Apr 09

Audio-Visual Analysis in the Framework of Humans Interacting with Robots

PhD defense by Israel D. Gebru

Friday 13 April 2018, 9:30 – 10:30, Grand Amphithéatre

INRIA Grenoble Rhône-Alpes, Montbonnot Saint-Martin

In recent years, there has been a growing interest in human-robot interaction (HRI), with the aim to enable robots to naturally interact and communicate with humans. Natural interaction implies that robots not only need to understand speech and non-verbal communication cues such as body gesture, gaze, or facial expressions, but they also need to understand the dynamics of the social interplay, e.g. find people in the environment, distinguish between different people, track them through the physical space, parse their actions and activities, estimate their engagement, identify who is speaking, who speaks to whom, etc. All these task necessitate the robots to have multimodal perception skills to meaningfully detect and integrate information from their multiple sensory channels. In this thesis, we focus on the robot’s audio-visual sensory inputs consisting of microphones and video cameras. Among the different addressable perception tasks, in this thesis we explore three, namely; (1) multiple speakers localization, (2) multiple-person location tracking, and (3) speaker diarization. The majority of existing works in signal processing and computer vision address these problems by utilizing either audio signals or visual information. However, in this thesis, we address them via fusion of the audio and visual information gathered by two microphones and one video camera.
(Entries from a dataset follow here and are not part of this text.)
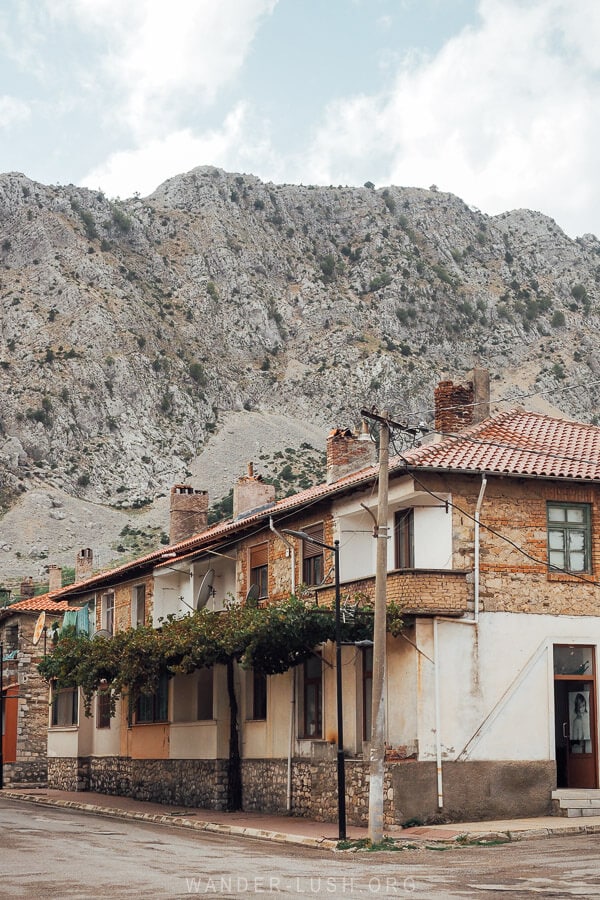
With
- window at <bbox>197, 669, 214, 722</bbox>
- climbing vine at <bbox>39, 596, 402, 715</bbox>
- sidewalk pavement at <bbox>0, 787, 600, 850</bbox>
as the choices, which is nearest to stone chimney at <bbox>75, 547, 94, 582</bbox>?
climbing vine at <bbox>39, 596, 402, 715</bbox>

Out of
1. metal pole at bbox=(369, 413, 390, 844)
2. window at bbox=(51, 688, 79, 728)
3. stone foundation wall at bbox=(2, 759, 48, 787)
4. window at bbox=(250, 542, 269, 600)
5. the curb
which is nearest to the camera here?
metal pole at bbox=(369, 413, 390, 844)

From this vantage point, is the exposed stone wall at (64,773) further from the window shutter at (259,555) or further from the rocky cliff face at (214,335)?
the rocky cliff face at (214,335)

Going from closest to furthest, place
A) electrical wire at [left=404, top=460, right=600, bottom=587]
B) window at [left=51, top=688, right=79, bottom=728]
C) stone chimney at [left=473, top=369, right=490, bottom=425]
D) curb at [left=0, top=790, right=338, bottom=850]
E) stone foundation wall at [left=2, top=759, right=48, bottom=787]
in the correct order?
curb at [left=0, top=790, right=338, bottom=850] → electrical wire at [left=404, top=460, right=600, bottom=587] → stone chimney at [left=473, top=369, right=490, bottom=425] → window at [left=51, top=688, right=79, bottom=728] → stone foundation wall at [left=2, top=759, right=48, bottom=787]

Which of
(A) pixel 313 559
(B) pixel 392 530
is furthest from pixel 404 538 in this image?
(A) pixel 313 559

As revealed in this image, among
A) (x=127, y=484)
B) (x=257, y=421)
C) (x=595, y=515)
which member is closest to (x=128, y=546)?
(x=127, y=484)

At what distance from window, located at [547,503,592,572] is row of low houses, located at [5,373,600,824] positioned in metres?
0.03

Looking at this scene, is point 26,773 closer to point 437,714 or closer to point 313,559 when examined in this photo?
point 313,559

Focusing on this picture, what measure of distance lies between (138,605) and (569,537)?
1814cm

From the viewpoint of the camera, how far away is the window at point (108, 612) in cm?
4250

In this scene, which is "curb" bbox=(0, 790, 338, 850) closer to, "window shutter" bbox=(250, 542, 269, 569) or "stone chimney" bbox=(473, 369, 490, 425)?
"window shutter" bbox=(250, 542, 269, 569)

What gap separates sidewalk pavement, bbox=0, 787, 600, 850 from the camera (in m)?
21.8

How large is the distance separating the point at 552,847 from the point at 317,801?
8391 mm

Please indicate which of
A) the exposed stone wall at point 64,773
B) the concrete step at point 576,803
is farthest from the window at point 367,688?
the exposed stone wall at point 64,773

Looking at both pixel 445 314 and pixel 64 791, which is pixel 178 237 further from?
pixel 64 791
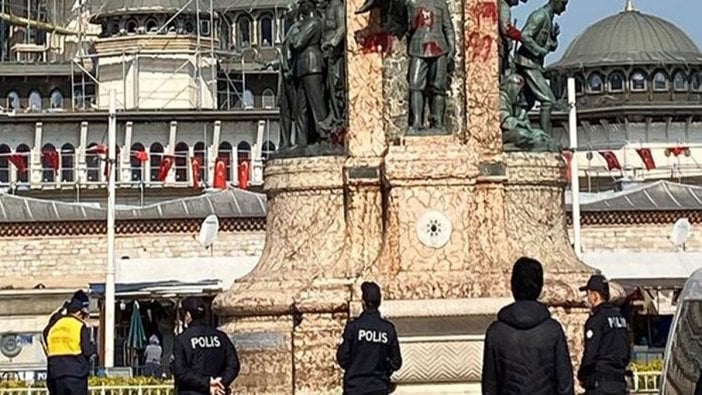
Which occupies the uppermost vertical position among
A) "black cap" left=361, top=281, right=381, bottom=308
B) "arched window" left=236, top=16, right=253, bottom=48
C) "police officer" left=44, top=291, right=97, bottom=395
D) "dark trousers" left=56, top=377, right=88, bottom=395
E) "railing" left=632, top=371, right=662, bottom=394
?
"arched window" left=236, top=16, right=253, bottom=48

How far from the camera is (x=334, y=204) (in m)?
23.0

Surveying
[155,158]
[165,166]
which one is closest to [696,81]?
[155,158]

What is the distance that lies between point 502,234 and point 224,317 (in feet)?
10.0

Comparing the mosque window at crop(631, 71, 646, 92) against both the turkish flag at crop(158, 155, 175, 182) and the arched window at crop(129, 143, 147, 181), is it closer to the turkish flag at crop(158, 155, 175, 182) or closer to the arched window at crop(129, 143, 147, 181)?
the arched window at crop(129, 143, 147, 181)

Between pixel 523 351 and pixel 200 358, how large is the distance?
14.5 ft

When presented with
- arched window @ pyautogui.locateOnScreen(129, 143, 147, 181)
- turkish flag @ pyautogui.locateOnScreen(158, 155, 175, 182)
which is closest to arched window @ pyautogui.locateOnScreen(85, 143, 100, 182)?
arched window @ pyautogui.locateOnScreen(129, 143, 147, 181)

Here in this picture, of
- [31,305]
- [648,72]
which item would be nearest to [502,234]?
[31,305]

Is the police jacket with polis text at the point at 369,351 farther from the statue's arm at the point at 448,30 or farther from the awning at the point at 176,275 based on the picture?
the awning at the point at 176,275

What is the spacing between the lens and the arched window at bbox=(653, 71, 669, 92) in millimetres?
115312

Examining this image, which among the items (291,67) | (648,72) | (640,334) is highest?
(648,72)

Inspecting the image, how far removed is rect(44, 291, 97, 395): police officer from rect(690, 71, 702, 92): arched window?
321 feet

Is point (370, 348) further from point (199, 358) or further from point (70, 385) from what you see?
point (70, 385)

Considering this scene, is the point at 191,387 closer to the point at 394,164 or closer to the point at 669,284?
the point at 394,164

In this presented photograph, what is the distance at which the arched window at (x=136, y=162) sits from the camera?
98.4 m
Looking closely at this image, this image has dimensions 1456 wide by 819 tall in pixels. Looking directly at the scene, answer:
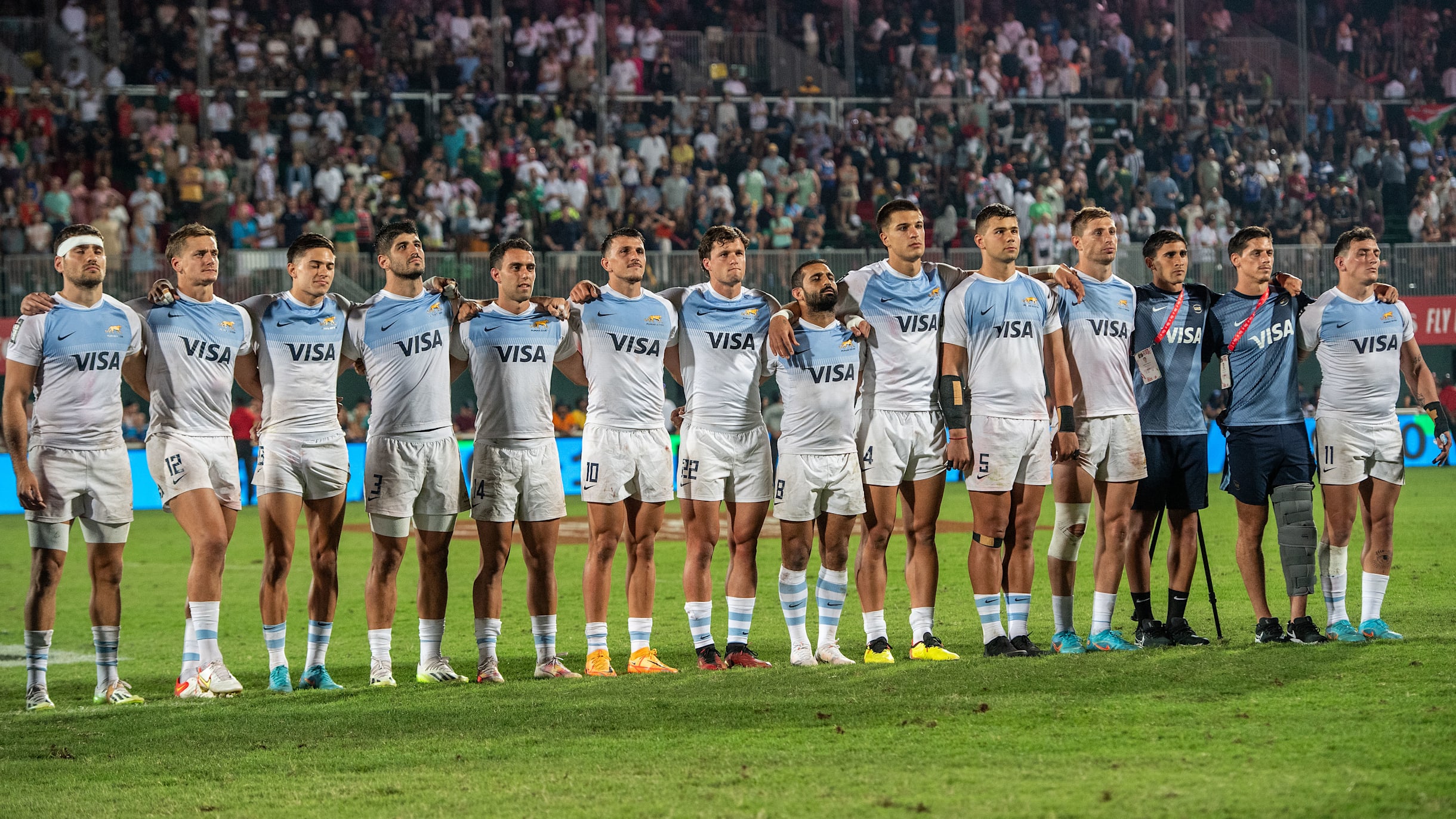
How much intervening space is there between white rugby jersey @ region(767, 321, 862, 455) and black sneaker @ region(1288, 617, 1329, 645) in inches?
109

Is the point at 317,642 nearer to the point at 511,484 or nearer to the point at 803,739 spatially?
the point at 511,484

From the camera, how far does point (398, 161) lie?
27109mm

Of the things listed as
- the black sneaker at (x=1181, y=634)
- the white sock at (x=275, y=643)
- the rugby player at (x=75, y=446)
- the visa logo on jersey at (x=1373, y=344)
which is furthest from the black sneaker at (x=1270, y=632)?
the rugby player at (x=75, y=446)

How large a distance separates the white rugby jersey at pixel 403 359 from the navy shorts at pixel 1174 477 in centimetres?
410

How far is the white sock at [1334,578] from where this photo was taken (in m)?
8.89

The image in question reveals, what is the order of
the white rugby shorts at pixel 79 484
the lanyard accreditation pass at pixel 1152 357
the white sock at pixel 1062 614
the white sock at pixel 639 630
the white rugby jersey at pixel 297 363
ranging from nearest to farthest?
the white rugby shorts at pixel 79 484, the white rugby jersey at pixel 297 363, the white sock at pixel 639 630, the white sock at pixel 1062 614, the lanyard accreditation pass at pixel 1152 357

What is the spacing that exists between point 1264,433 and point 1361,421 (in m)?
0.59

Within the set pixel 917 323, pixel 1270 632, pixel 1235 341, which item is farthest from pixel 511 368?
pixel 1270 632

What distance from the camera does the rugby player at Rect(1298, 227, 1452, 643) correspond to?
8.91 meters

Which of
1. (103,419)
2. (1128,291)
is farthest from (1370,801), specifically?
(103,419)

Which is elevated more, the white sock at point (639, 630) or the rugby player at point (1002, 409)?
the rugby player at point (1002, 409)

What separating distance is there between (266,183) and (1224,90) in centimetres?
2083

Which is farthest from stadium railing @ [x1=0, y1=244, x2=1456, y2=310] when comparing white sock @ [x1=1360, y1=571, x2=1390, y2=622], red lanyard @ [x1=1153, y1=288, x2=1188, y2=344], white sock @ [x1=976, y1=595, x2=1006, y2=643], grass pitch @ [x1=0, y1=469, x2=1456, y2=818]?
grass pitch @ [x1=0, y1=469, x2=1456, y2=818]

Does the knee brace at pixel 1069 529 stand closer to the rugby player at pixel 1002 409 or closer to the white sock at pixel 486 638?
the rugby player at pixel 1002 409
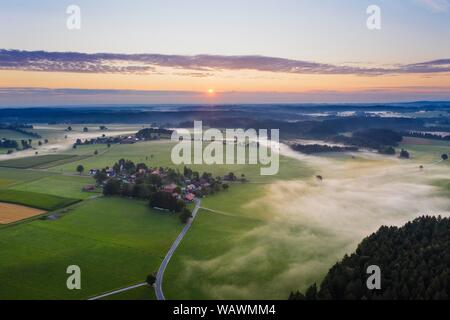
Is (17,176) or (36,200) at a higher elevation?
(17,176)

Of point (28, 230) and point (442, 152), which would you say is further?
point (442, 152)

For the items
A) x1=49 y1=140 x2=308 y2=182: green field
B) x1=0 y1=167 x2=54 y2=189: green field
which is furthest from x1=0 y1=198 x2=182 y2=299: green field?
x1=49 y1=140 x2=308 y2=182: green field

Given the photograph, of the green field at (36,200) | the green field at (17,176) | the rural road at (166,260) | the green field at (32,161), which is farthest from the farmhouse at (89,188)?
the green field at (32,161)

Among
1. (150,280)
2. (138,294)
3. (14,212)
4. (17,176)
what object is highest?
(17,176)

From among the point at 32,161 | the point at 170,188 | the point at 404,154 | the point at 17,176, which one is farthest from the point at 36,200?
the point at 404,154

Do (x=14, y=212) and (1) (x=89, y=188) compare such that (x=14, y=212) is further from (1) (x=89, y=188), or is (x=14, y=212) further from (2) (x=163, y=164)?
(2) (x=163, y=164)
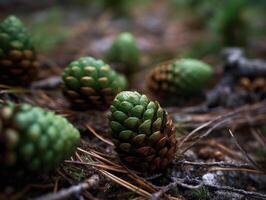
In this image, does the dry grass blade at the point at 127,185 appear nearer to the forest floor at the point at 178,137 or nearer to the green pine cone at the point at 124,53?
the forest floor at the point at 178,137

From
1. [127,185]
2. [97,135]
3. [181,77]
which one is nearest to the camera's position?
[127,185]

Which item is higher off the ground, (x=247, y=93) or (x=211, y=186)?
(x=247, y=93)


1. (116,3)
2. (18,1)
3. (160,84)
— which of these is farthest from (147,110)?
(18,1)

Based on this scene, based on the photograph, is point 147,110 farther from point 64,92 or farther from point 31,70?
point 31,70

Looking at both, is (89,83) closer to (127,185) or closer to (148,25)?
(127,185)

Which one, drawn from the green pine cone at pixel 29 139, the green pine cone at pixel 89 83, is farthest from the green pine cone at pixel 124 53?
the green pine cone at pixel 29 139

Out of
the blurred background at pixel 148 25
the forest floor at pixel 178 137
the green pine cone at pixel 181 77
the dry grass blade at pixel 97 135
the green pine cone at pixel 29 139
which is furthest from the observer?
the blurred background at pixel 148 25

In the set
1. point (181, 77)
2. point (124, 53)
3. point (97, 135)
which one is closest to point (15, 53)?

Our goal is to exploit the complimentary nature of the audio and visual modalities with a hope of attaining significant improvements on robustness and performance over systems that use a single modality. Moreover, the three problems are addressed considering challenging HRI scenarios such as a robot engaged in a multi-party interaction with varying number of participants, which may speak at the same time as well as may move around the scene and turn their heads/faces towards the other participants rather than facing the robot.